Ist das nicht schlicht und ergreifend Kitsch? Es gibt gleich mehrere dieser Momente in der aktuellen Ausstellung im Museum für Angewandte Kunst, in denen man seinen eigenen Augen und seinem Geschmacksempfinden nicht mehr recht traut. Und dann wird klar, wie hier die Seherwartungen an das Alltägliche und Vertraute unterlaufen werden und unser Konsumverhalten hinterfragt wird. Da sind die ovalen Spiegel mit breitem, nach vorne geschwungenem Rahmen von Barnaby Barford. Mittig davor ist eine Nippes-Figur auf einer Konsole platziert, die uns den Rücken zukehrt, so dass wir ihr Gesicht lediglich mit dem unsrigen sehen können: Spieglein, Spieglein an der Wand ... Wenn man freilich genauer hinschaut, vielleicht auch die Perspektive wechselt, sieht man eklatante Unterschiede zum Original. Die allerliebste Manga-Gretel-Figur hält einen Revolver, und die idealisierte Madonna trägt an ihren ausgebreiteten Armen modische Taschen. Die sentimentale Verklärung trifft auf die harte Realität, die heile Welt ist nur noch bitter. Was zunächst als reminiszente Entgleisung zu verstehen war, ist im Heute angesiedelt und mehr als ein müder Scherz.
Freilich ist das eine der Extrempositionen innerhalb der Ausstellung „Isn't it romantic?“, mit der das Museum für Angewandte Kunst sein Jubiläumsjahr zum 125jährigen Bestehen einleitet – sozusagen als programmatischer Auftakt. Hier wird die Aktualität des Möbel- und Alltagsdesigns mit seinen neuen Materialien, Verarbeitungsmethoden und dem kritischen Blick auf die Welt und deren Bilderspeicher reflektiert.
Schöne neue Welt
„Isn't it romantic?“ stellt, anhand einzelner Künstlerpersönlichkeiten, ein zeitgenössisches Design vor, das nicht ausschließlich auf Funktionalität angelegt ist, sondern mit Brechungen und Irritationen arbeitet, ja, sogar die eigene Nutzanwendung in Frage stellt und die Grenze zur freien Kunst überschreitet. Etliche der Beiträge sehen extrem artifiziell aus oder wirken wie aus der Zeit gefallen. Wieder andere imitieren die Natur und lösen zunächst ein verblüfftes Gelächter aus. Zudem präsentiert die Ausstellung ganze Raumeinheiten, die den Kontext des Wohnens oder Wohngefühls verstärken. Überhaupt sollte erwähnen werden, dass die Schau vorzüglich inszeniert ist. Während in der Halle einige Positionen großzügig ausgebreitet sind, verdichtet der seitliche Wechselausstellungsraum die räumlichen Arrangements, die Möbel und die Flacons in den Vitrinen. Darüber funkeln und glitzern mehrere Leuchter.

Vorliegende Angaben
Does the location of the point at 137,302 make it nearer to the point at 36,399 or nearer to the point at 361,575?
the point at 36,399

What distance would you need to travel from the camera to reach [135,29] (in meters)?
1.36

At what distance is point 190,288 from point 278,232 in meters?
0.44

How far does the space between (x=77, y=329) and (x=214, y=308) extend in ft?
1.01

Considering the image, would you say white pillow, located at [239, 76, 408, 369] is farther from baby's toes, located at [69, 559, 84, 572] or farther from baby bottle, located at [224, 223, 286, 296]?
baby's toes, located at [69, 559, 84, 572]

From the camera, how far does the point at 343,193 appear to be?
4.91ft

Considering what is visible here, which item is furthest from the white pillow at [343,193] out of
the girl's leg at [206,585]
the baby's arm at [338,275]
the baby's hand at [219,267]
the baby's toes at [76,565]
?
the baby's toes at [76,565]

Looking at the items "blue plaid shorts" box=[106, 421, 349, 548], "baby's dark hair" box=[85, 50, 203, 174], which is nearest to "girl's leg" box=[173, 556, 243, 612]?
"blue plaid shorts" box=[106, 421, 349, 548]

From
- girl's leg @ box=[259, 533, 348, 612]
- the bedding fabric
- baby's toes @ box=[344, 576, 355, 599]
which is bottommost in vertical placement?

Aufgabe
Kopiere aus dem Text über die Ausstellung im Museum für Angewandte Kunst wortgetreu die Passage von „Freilich ist das“ bis einschließlich „deren Bilderspeicher reflektiert.“.

Lösung
Freilich ist das eine der Extrempositionen innerhalb der Ausstellung „Isn't it romantic?“, mit der das Museum für Angewandte Kunst sein Jubiläumsjahr zum 125jährigen Bestehen einleitet – sozusagen als programmatischer Auftakt. Hier wird die Aktualität des Möbel- und Alltagsdesigns mit seinen neuen Materialien, Verarbeitungsmethoden und dem kritischen Blick auf die Welt und deren Bilderspeicher reflektiert.